With time and rumors their love come to be known by the elders. Sadina’s grandmother and uncles wanted to marry Sadina off to someone else. “My uncles scolded me severely. They did not think I would do it.” But every potential bridegroom who came to see Sadina met Muhunthar to ask whether the rumour about them was true.

“I said it’s true and I am marrying her,” said Muhunthar. “I also felt sorry for her. At the same time, my mother transferred her to Jailani school. Thereafter we saw each other only when travelling. Friends helped to exchange letters.”

Sadina wrote poems for the radio and beautiful letters to him. One day when he was writing a letter to her at night, he drew the crescent moon with a dented heart attached to it. “This became torture to my mind. I told everyone at home I wanted to be with her.”

After several days when Muhunthar woke up one morning, Sadina’s grandmother sat on his bed with a cup of tea and a Quran in her hand. Before meeting Muhunthar the grandmother tried to place Sadina’s hand on the Quran and to get her promise to end the love story. When she refused, the grandmother tried with Muhunthar. “’She swore,’” the grandmother said. “You should also.” When I said no, she went away angrily.”

Violence and tricks

Plans were made to register the marriage. “When Sadina came one day we talked inside a car and I said ‘let us take a decision.’ She did not reply. Then when I said we’ll stop this affair she said, ‘No, I will come with you.’ We decided to marry secretly.”

“We couldn’t go home although we were married. We knew it would make people angry. We went to a friend’s in Haldummulla –  his name was Rocky. That was on 16 February 1993. But Sadina’s people went there. Rocky protected us. Our people came with swords and improvised guns and brought the two of us to our home in Balangoda. But everything grew even harder one month before the marriage due to a summons by Balangoda police. They saw a marriage certificate with Sadina’s name on it with a date prior to their marriage. It was a marriage done under Muslim law.

“It was fake,” said Muhunthan. “The charge was that I took away a married person.” After a while Muhunthar’s family brought a lawyer to the police station. Her family did the same. The road in front of the police station was blocked with heads with and without white caps. “The police chief said to arrest us as (sectarian) violence could occur. Rich people of Sadina’s family planned all that.
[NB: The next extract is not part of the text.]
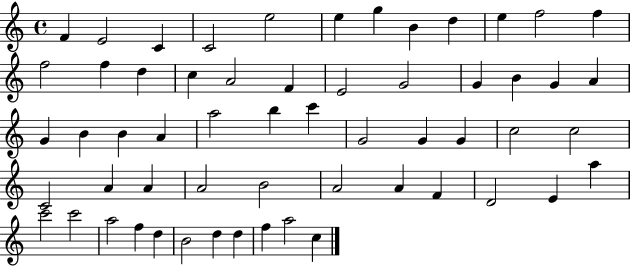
F4/q E4/h C4/q C4/h E5/h E5/q G5/q B4/q D5/q E5/q F5/h F5/q F5/h F5/q D5/q C5/q A4/h F4/q E4/h G4/h G4/q B4/q G4/q A4/q G4/q B4/q B4/q A4/q A5/h B5/q C6/q G4/h G4/q G4/q C5/h C5/h C4/h A4/q A4/q A4/h B4/h A4/h A4/q F4/q D4/h E4/q A5/q C6/h C6/h A5/h F5/q D5/q B4/h D5/q D5/q F5/q A5/h C5/q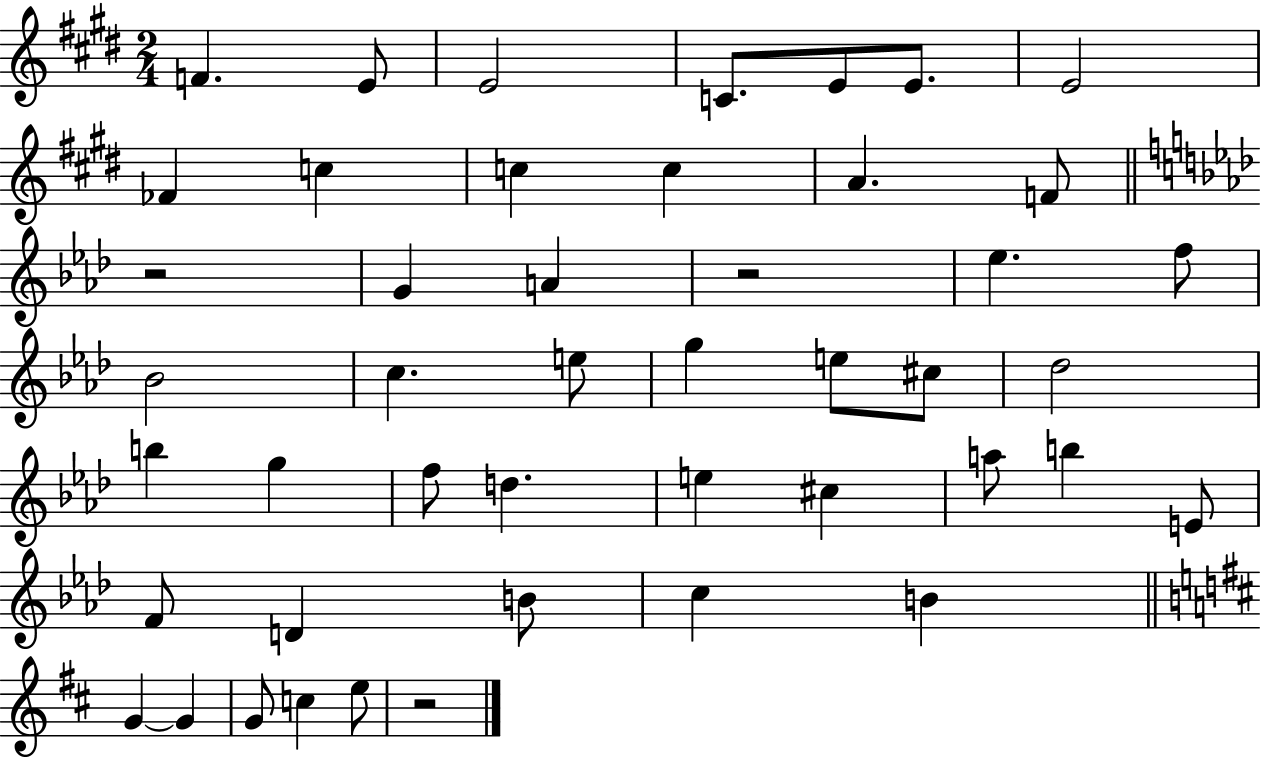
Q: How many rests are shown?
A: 3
We were put in a police cell. From there, Minister Abusally, Mohan Appo and Hamilton Fonseka got involved in the case. At about one in the morning, Appo and Hamilton Fonseka, politicians from two different parties, came together with and said ‘this is a crime and we are with you’.

While the road in front of the police station was becoming a battle ground with Tamils, Muslims and Sinhalese exchanging blows, the Officer in Charge decided to impose a police curfew in Balangoda town as a wedding gift. “There was a Muslim police constable at the police station and he cried saying it was unjustifiable.  We were taken in handcuffs to Rakwana Court. The judge was a Muslim. He was against us. But many lawyers spoke on our behalf and didn’t any money.

Lawyers asked if Sadina had married earlier, where the groom was and where were the photos? The police said we were instigating blasphemy. The judge sentenced us to 14 days in Walikada prison.”

Love overcomes obstacles

 “Sadina was kept in Ratnapura cell for two days. A Buddhist monk was there on the male side and heard Sadina shouting at night – she had a stomach problem in and no one was there to look after. When the Buddhist monk shouted at the jailor on her behalf, only then did she get help.

Love letters connected Muhunthar and Sadina living separately between walls of the prison. Prison guards who delivered the mail were treated with a pack of cigarettes brought in secretly through friends.

Muhunthar and Sadina’s story was sent to a higher court, where the judge told them they been caused a grave injustice. He ordered for their release and for the arrest the people connected with their imprisonment.

“As a Muslim girl I had many problems,” Sadina recalls of the last twenty years. “Some still look down on us. This society is not used to accepting experiences like ours. I can’t say whether I am right or wrong. But I know love can overcome obstacles.”